The Art of Deception_ Controlling the Human Element of Security - Kevin D. Mitnick [3]
The course my life would follow for the next fifteen years had been set.
In high school, one of my all-time favorite pranks was gaining unauthorized access to the telephone switch and changing the class of service of a fellow phone phreak. When he’d attempt to make a call from home, he’d get a message telling him to deposit a dime because the telephone company switch had received input that indicated he was calling from a pay phone.
I became absorbed in everything about telephones, not only the electronics, switches, and computers, but also the corporate organization, the procedures, and the terminology. After a while, I probably knew more about the phone system than any single employee. And I had developed my social engineering skills to the point that, at seventeen years old, I was able to talk most telco employees into almost anything, whether I was speaking with them in person or by telephone.
My much-publicized hacking career actually started when I was in high school. While I cannot describe the detail here, suffice it to say that one of the driving forces in my early hacks was to be accepted by the guys in the hacker group.
Back then we used the term hacker to mean a person who spent a great deal of time tinkering with hardware and software, either to develop more efficient programs or to bypass unnecessary steps and get the job done more quickly. The term has now become a pejorative, carrying the meaning of “malicious criminal.” In these pages I use the term the way I have always used it—in its earlier, more benign sense.
After high school I studied computers at the Computer Learning Center in Los Angeles. Within a few months, the school’s computer manager realized I had found vulnerability in the operating system and gained full administrative privileges on their IBM minicomputer. The best computer experts on their teaching staff couldn’t figure out how I had done this. In what may have been one of the earliest examples of “hire the hacker,” I was given an offer I couldn’t refuse: Do an honors project to enhance the school’s computer security, or face suspension for hacking the system. Of course, I chose to do the honors project, and ended up graduating cum laude with honors.

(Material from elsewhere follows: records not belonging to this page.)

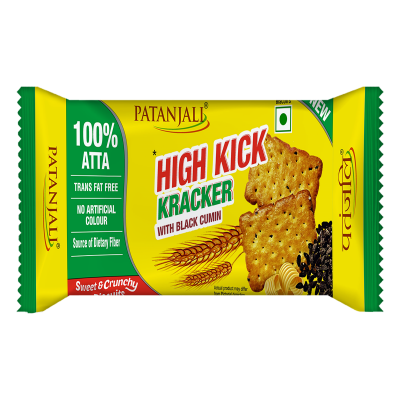 Patanjali High Kick Cracker Biscuit 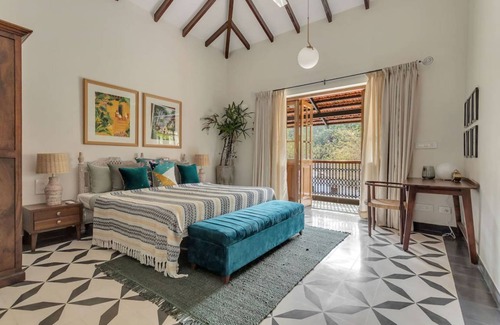 Arpora Villa | Villa ∙ 4 bedrooms ∙ 10 guests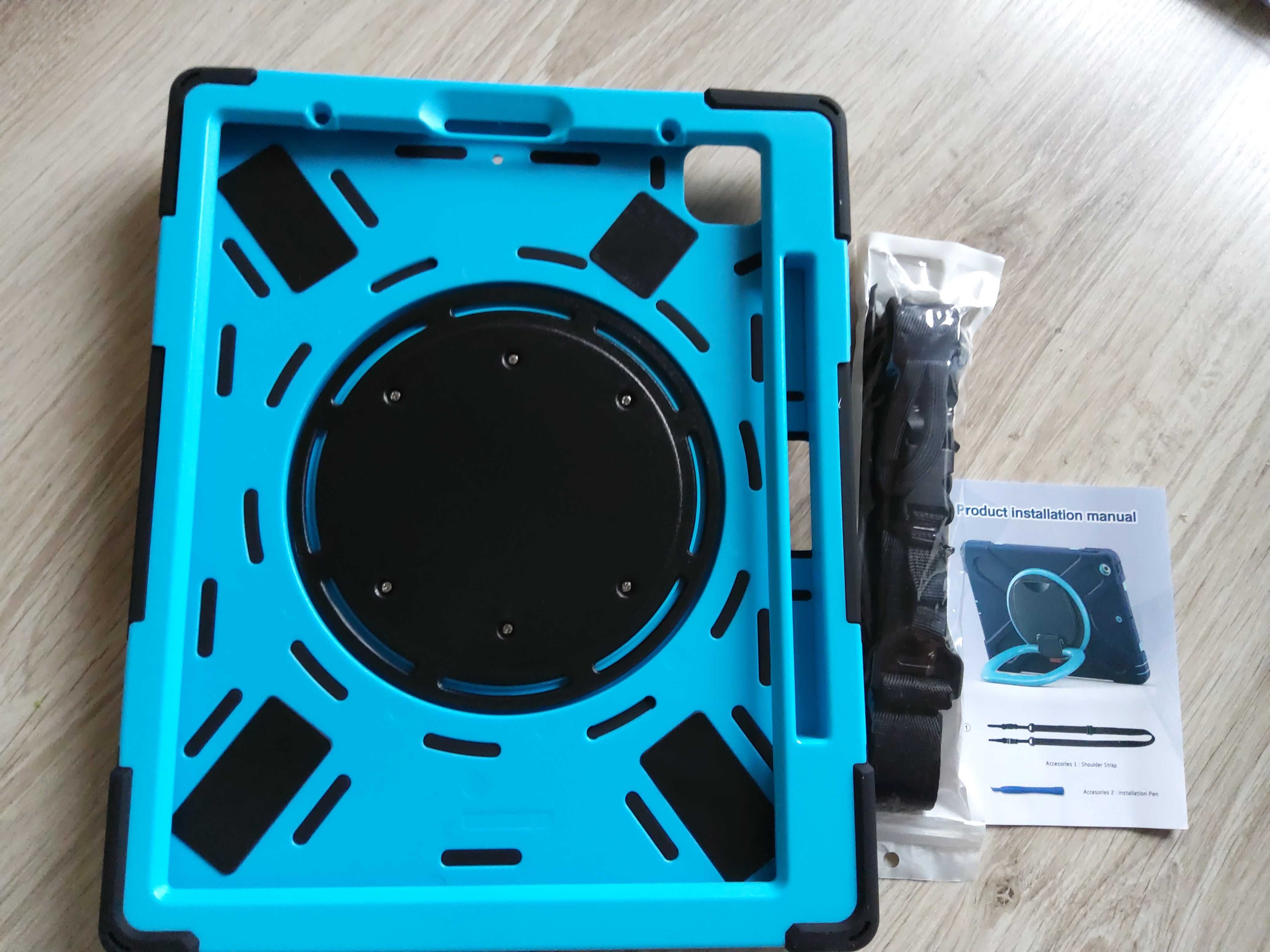 Etui Case Obudowa iPad Pro 12,9 cala 2021 Futerał Pancerny z Uchwytem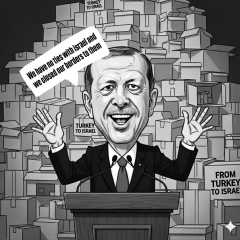 We have no ties with israel and we closed our borders to them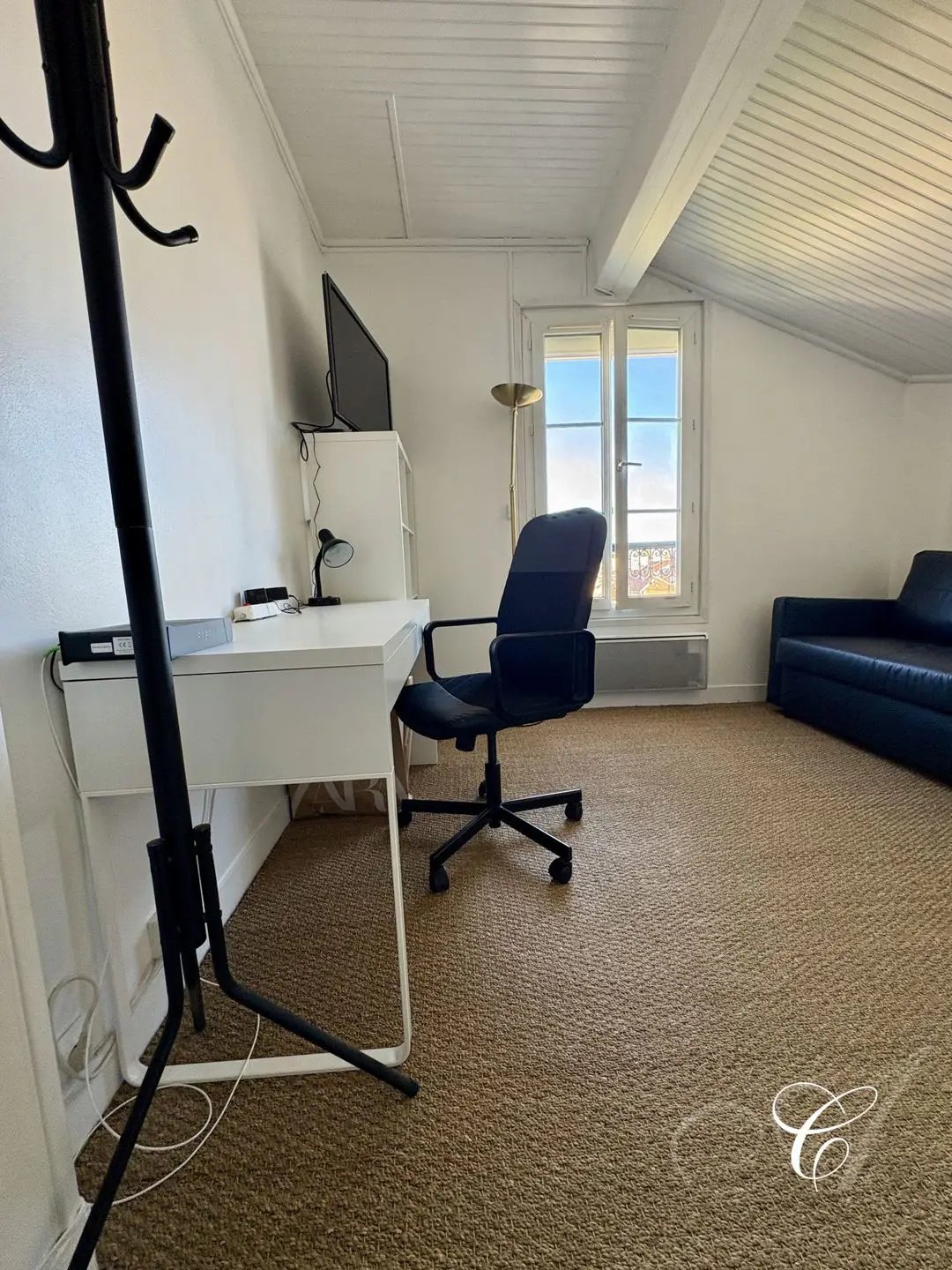 Appartement à louer, 16m², Versailles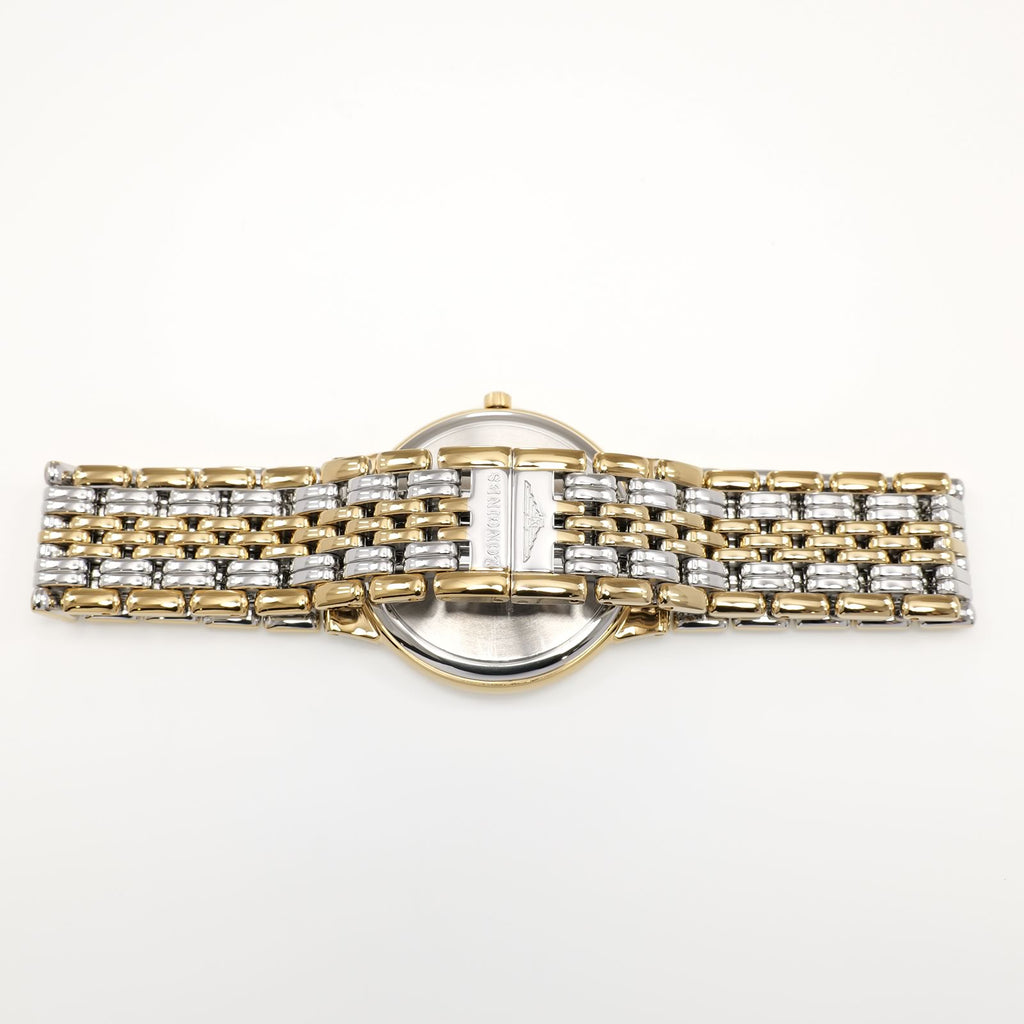 Longines La Grande Classique L5.632.2 stainless steel and gold pvd bracelet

Becoming a Social Engineer
Some people get out of bed each morning dreading their daily work routine at the proverbial salt mines. I’ve been lucky enough to enjoy my work. In particular, you can’t imagine the challenge, reward, and pleasure I had in the time I spent as a private investigator. I was honing my talents in the performance art called social engineering (getting people to do things they wouldn’t ordinarily do for a stranger) and being paid for it.
For me it wasn’t difficult becoming proficient in social engineering. My father’s side of the family had been in the sales field for generations, so the art of influence and persuasion might have been an inherited trait. When you combine that trait with an inclination for deceiving people, you have the profile of a typical social engineer.
You might say there are two specialties within the job classification of con artist. Somebody who swindles and cheats people out of their money belongs to one sub-specialty, the grifter. Somebody who uses deception, influence, and persuasion against businesses, usually targeting their information, belongs to the other sub-specialty, the social engineer. From the time of my bus-transfer trick, when I was too young to know there was anything wrong with what I was doing, I had begun to recognize a talent for finding out the secrets I wasn’t supposed to have.